Insomma: una nuova crociata contro l’islam. Sino a considerare i nostri caduti in battaglia come nuovi martiri. Così violenti i toni di certi membri delle gerarchie ecclesiastiche (che parlavano dei "turchi sempre tanto avidi del sangue cristiano"), così irritante la santificazione della guerra liberale col contributo cattolico, che Pio X, preoccupato per un conflitto sempre più mascherato come religioso, intervenne con una nota affidata all’Osservatore Romano, che il 21 ottobre 1911 scriveva:
"È lontanissimo da ogni cattolico italiano il pensiero che l’impresa tripolitana possa coprire una guerra a base religiosa".

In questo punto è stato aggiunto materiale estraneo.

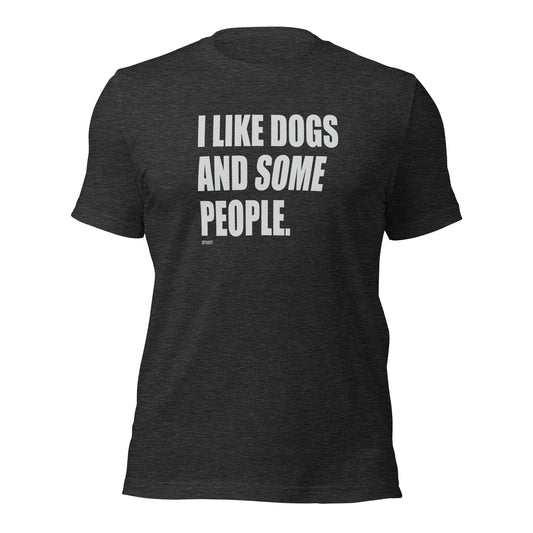 I LIKE DOGS AND SOME PEOPLE SHIRT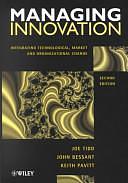 Managing Innovation: Integrating Technological, Market, and Organizational Change by John Bessant, Keith Pavitt, Joe Tidd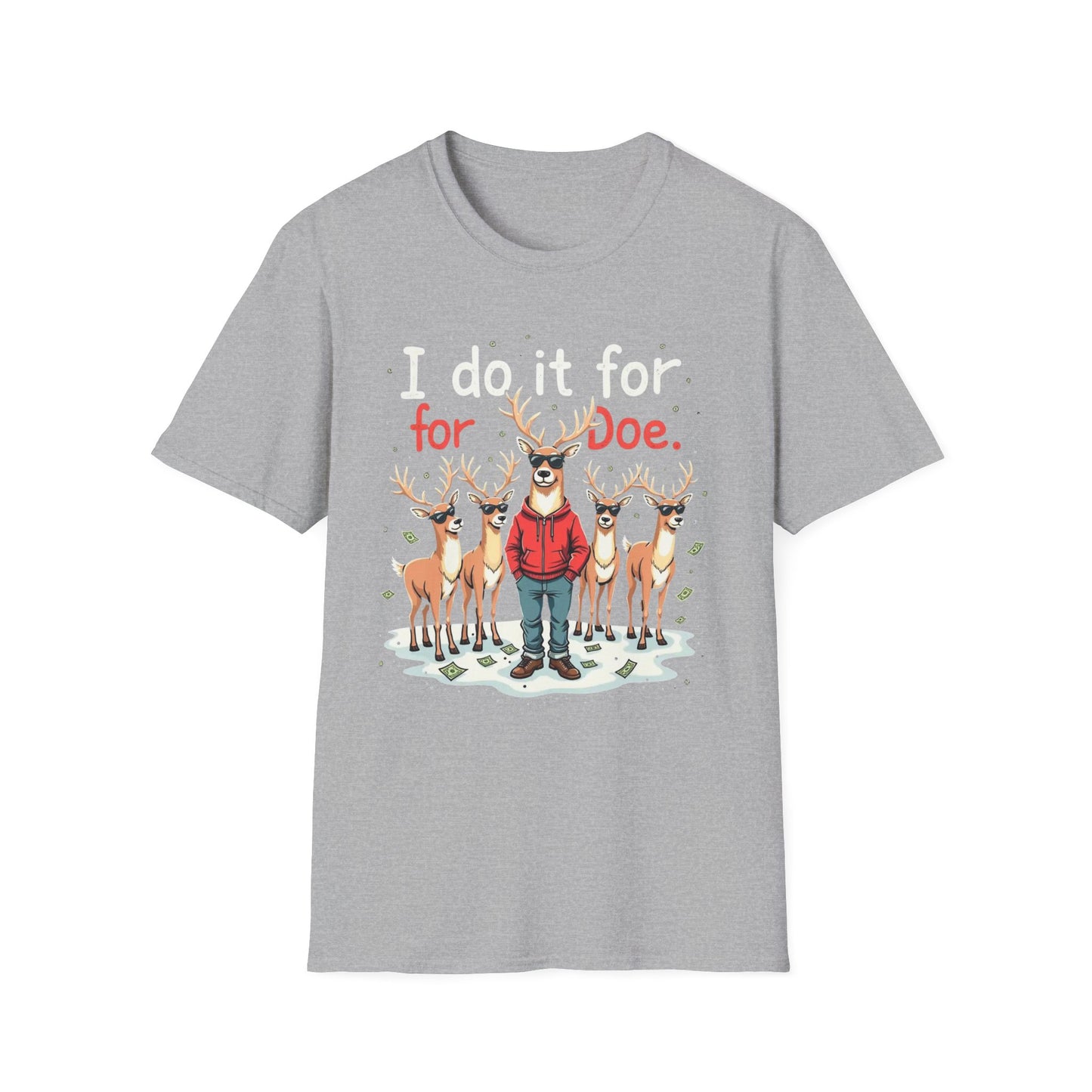 I Do It For Doe Reindeer T-Shirt — Funny Christmas Holiday Tee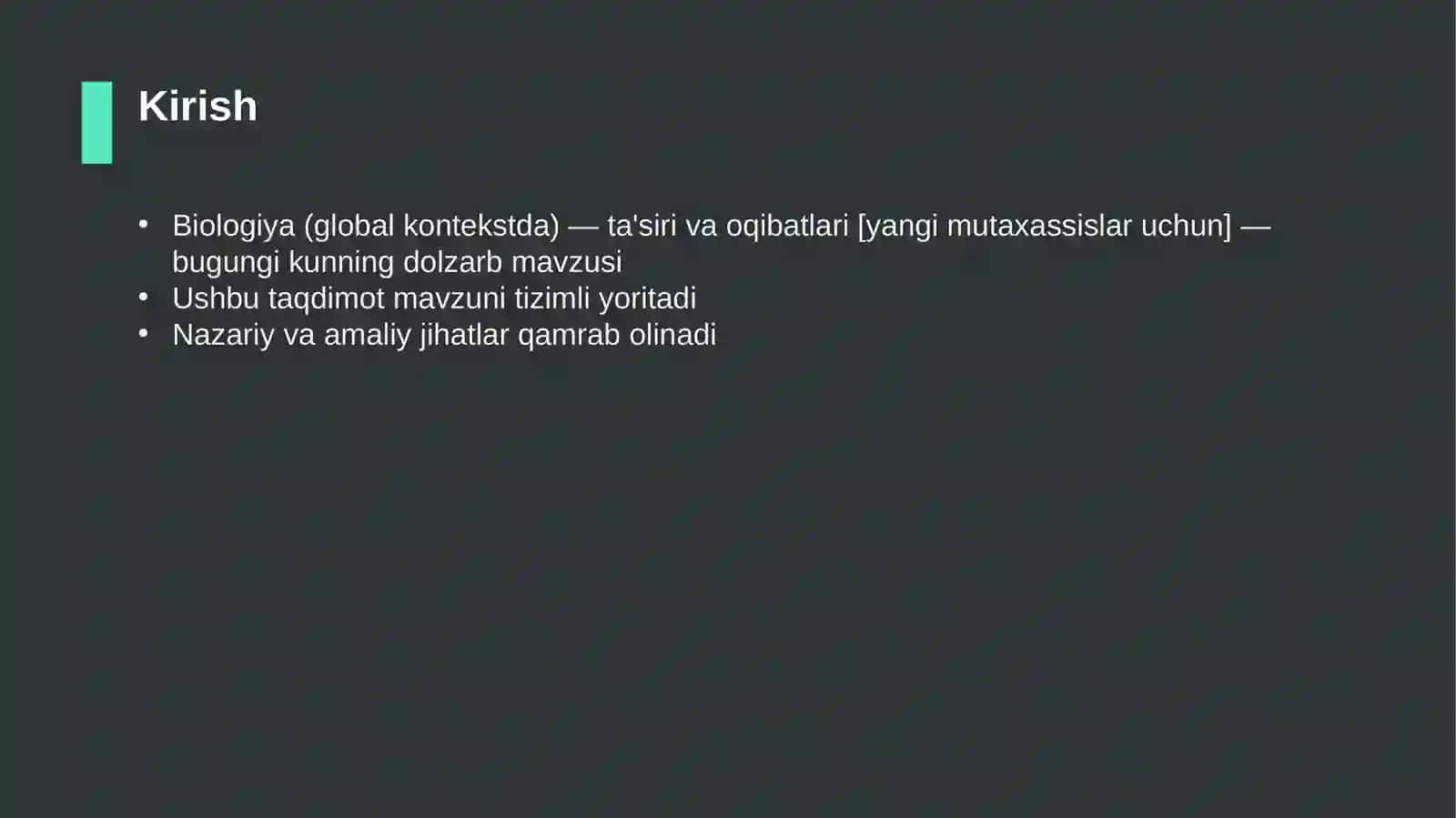 Biologiya (global kontekstda) — ta'siri va oqibatlari [yangi mutaxassislar uchun] 3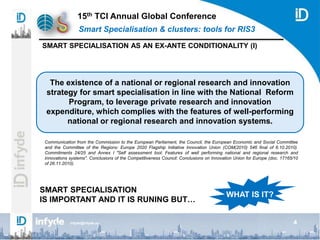 15th TCI Annual Global Conference
Smart Specialisation & clusters: tools for RIS3
4infyde@infyde.eu
SMART SPECIALISATION AS AN EX-ANTE CONDITIONALITY (I)
Communication from the Commission to the European Parliament, the Council, the European Economic and Social Committee
and the Committee of the Regions: Europe 2020 Flagship Initiative Innovation Union (COM(2010) 546 final of 6.10.2010).
Commitments 24/25 and Annex I "Self assessment tool: Features of well performing national and regional research and
innovations systems". Conclusions of the Competitiveness Council: Conclusions on Innovation Union for Europe (doc. 17165/10
of 26.11.2010).
The existence of a national or regional research and innovation
strategy for smart specialisation in line with the National Reform
Program, to leverage private research and innovation
expenditure, which complies with the features of well-performing
national or regional research and innovation systems.
SMART SPECIALISATION
IS IMPORTANT AND IT IS RUNING BUT…
WHAT IS IT?
 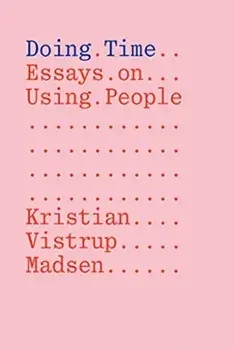 Doing Time: Essays on Using People, Paperback/Kristian Vistrup Madsen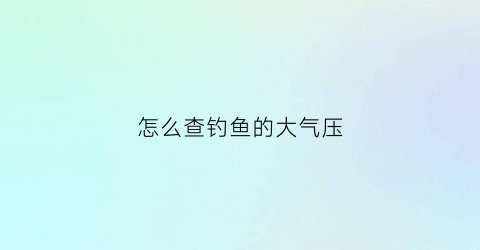 怎么查钓鱼的大气压(怎么查钓鱼的大气压力是多少)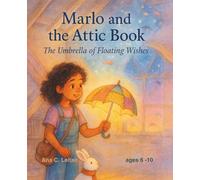 Marlo and the Attic Book: The Umbrella of Floating Wishes
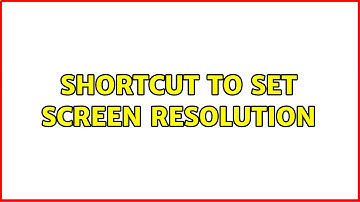 Shortcut to set screen resolution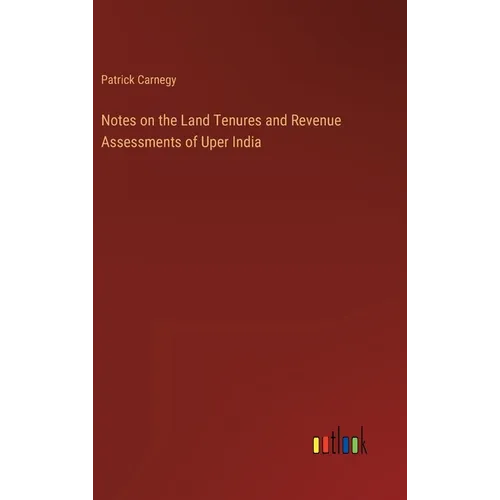 Notes on the Land Tenures and Revenue Assessments of Uper India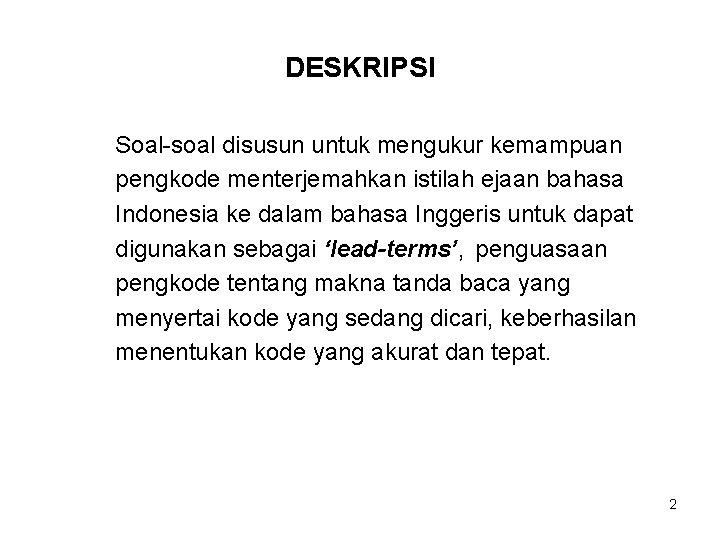 DESKRIPSI Soal-soal disusun untuk mengukur kemampuan pengkode menterjemahkan istilah ejaan bahasa Indonesia ke dalam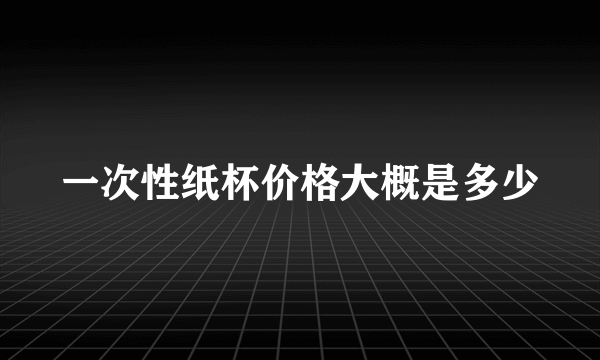 一次性纸杯价格大概是多少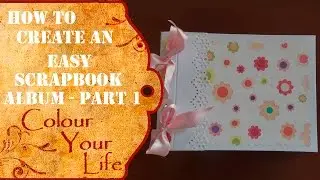 How to make a Scrapbook album for beginners part 1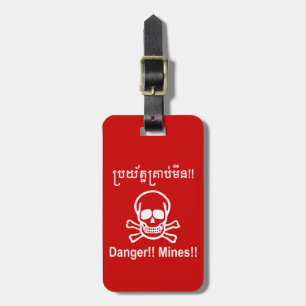 Etiqueta De Bagagem Perigo! Os meus! ☠ Khmer - Sinal ☠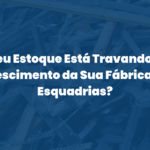 Seu Estoque Está Travando o Crescimento da Sua Fábrica de Esquadrias?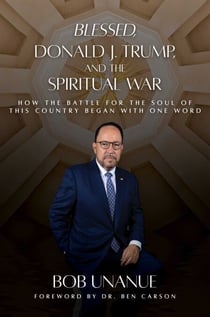 Blessed, Donald J. Trump, and the Spiritual War - How the Battle for the Soul of This Country Began with One Word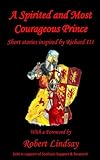 A Spirited and Most Courageous Prince: A third anthology of short stories inspired by King Richard III (Short fiction inspired by King Richard III)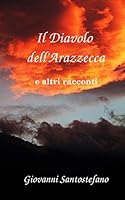 Il Diavolo dell'Arazzecca e altri racconti 1320698301 Book Cover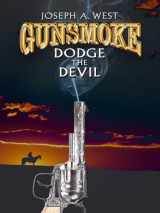 9781597227513-159722751X-Dodge the Devil (Gunsmoke, No. 5)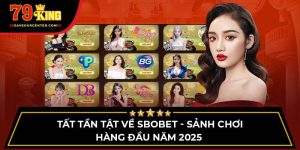 Tất Tần Tật Về Sbobet - Sảnh Chơi Hàng Đầu Năm 2025 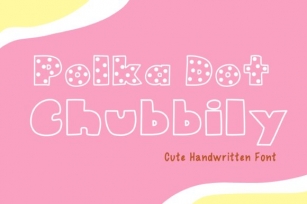 Polka Dot Chubbily Font Download
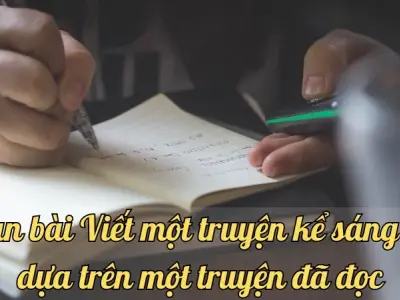 Soạn bài Viết một truyện kể sáng tạo dựa trên một truyện đã đọc - Ngữ văn lớp 9 chân trời sáng tạo (Tập 1)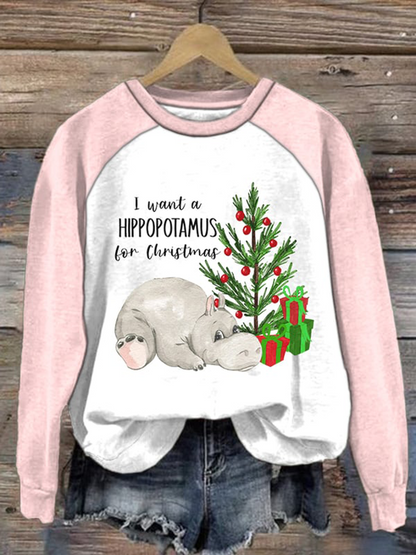 Women's I Want A Hippopotamus For Christmas Print raglan sleeve sweatshirt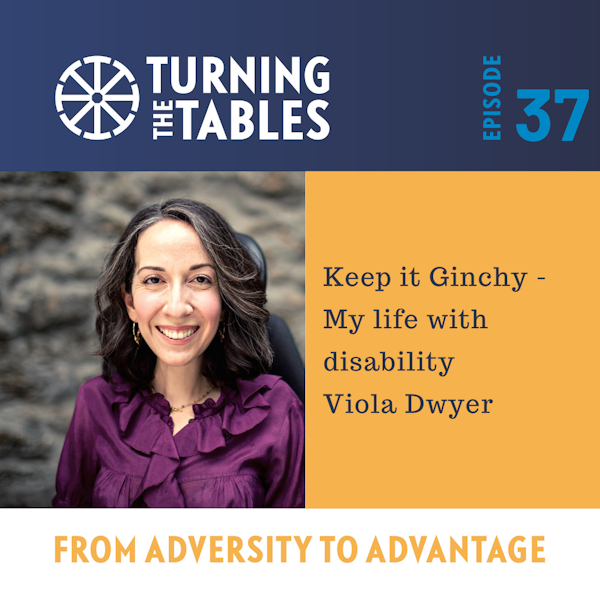 EP 37: Keep it Ginchy - My life with disability- Viola Dwyer Image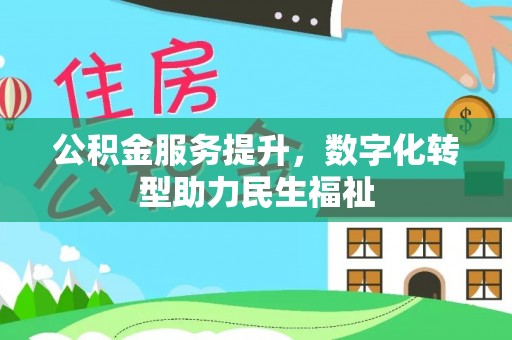 大足公积金服务提升，数字化转型助力民生福祉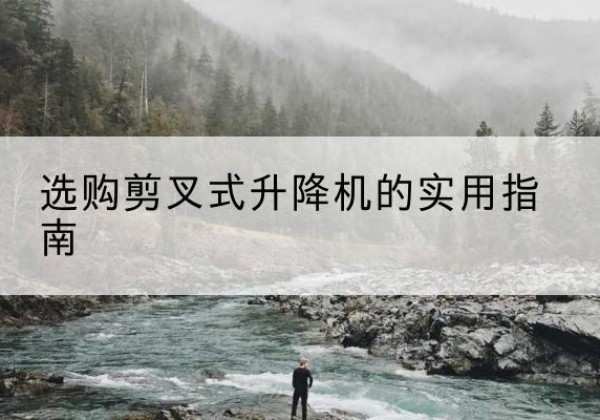 全南剪叉式升降机怎么选-选购剪叉式升降机的实用指南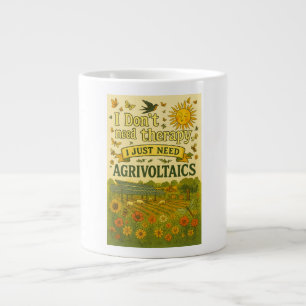 Taza De Café Gigante No necesito terapia, solo necesito agrivoltaicos
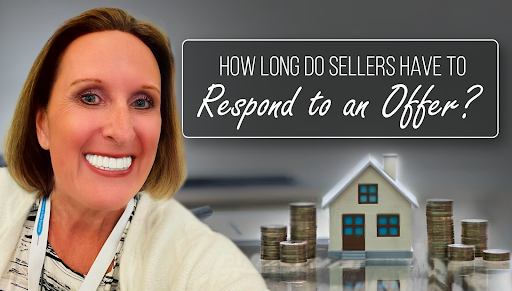 How long Do Sellers need to Respond to an Offer?
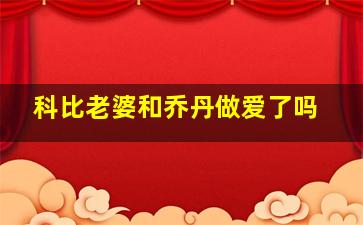 科比老婆和乔丹做爱了吗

Nello stesso giorno il vescovo di Rimini Scozzoli auspicava una vittoria come "via di civiltà cristiana in mezzo alle popolazioni di Tripoli e Cirenaica tenute schiave dal fanatismo mussulmano". I presuli, di fatto ignorarono le direttive vaticane; tutt’al più attenuando nelle forme, non nella sostanza, le loro pronunce. Dietro di loro, larghe fasce di clero e fedeli. Ma, consapevolezze postcoloniali a parte, torniamo agli incroci fra religione e politica, cattolici e Stato. Sul tema vale la pena riprendere il giudizio di Giovanni Sale che, recentemente su 'Jesus', ha scritto in proposito:
"A parte le ambiguità affaristiche dell’impresa coloniale e le atrocità che la guerra avrebbe provocato, il mondo cattolico per la prima volta dall’Unità d’Italia si sentì 'dentro la nazione'. Tale inserimento dei cattolici nella vita pubblica diede i suoi primi frutti due anni dopo, nelle elezioni del 1913, con il Patto Gentiloni e soprattutto con la nascita del cattolicesimo politico otto anni dopo.
"Paradossalmente la guerra di Libia contribuì più di molti proclami e interventi governativi a fare la nazione italiana, a riabilitare in qualche modo i cattolici dal sospetto radicato in molti settori della borghesia liberale di essere antinazionali e anti-italiani".
Ad osservare poi come "il nazionalismo cattolico, funzionale all’ingresso dei credenti nella vita pubblica, fosse altresì frutto d’una profonda convinzione, che nella pubblica professione della fede individuava il necessario presupposto dell’affemazione internazionale e militare del regno di Cristo e della Chiesa" è invece Giovanni Cavagnini sul nuovo numero della 'Rivista di storia del cristianesimo', ricordandoci il duplice effetto di quel mescolamento tra sacrificio per la patria e sacrificio per la fede, fra bellicismo patriottico, nazionalismo cattolicesimo, evangelizzazione e sfruttamento: pose "le premesse del martirologio coloniale" e mandò un chiaro messaggio sulla "compatibilità perfetta tra cattolicesimo e italianità autentica".
Ecco una pista da esplorare a fondo per capire l’ingresso dei cattolici nello Stato, il significato della religione nella vita del Paese, la sacralizzazione del 'pro patria mori'. Qualcosa che vale anche per l’oggi? Se lo chiede, a ragione, Daniele Menozzi proprio aprendo l’ultimo numero della 'Rivista di storia del cristianesimo':
"Può il moderno Stato nazionale ottenere l’esecuzione dei doveri che impone, specie se mettono in gioco il diritto alla vita, senza legittimazione religiosa?".
Resta il fatto che, chiusa la guerra di Libia, la stessa situazione si sarebbe riproposta con la Grande guerra e con le stesse risposte tra Santa Sede, gerarchie ecclesiastiche, mondo cattolico. Così la legittimazione nazionale dei cattolici fu completa: Filippo Meda fu il primo cattolico ad entrare nel governo italiano, già durante il conflitto.
Il passo successivo fu, nel 1919, la nascita del Partito popolare italiano. Nelle prime elezioni del dopoguerra (abrogato definitivamente il 'non expedit' di Pio IX, già attenuatosi dal 1904), la formazione voluta da don Sturzo si procurò un centinaio di seggi alla Camera dei deputati: un quinto dei suffragi.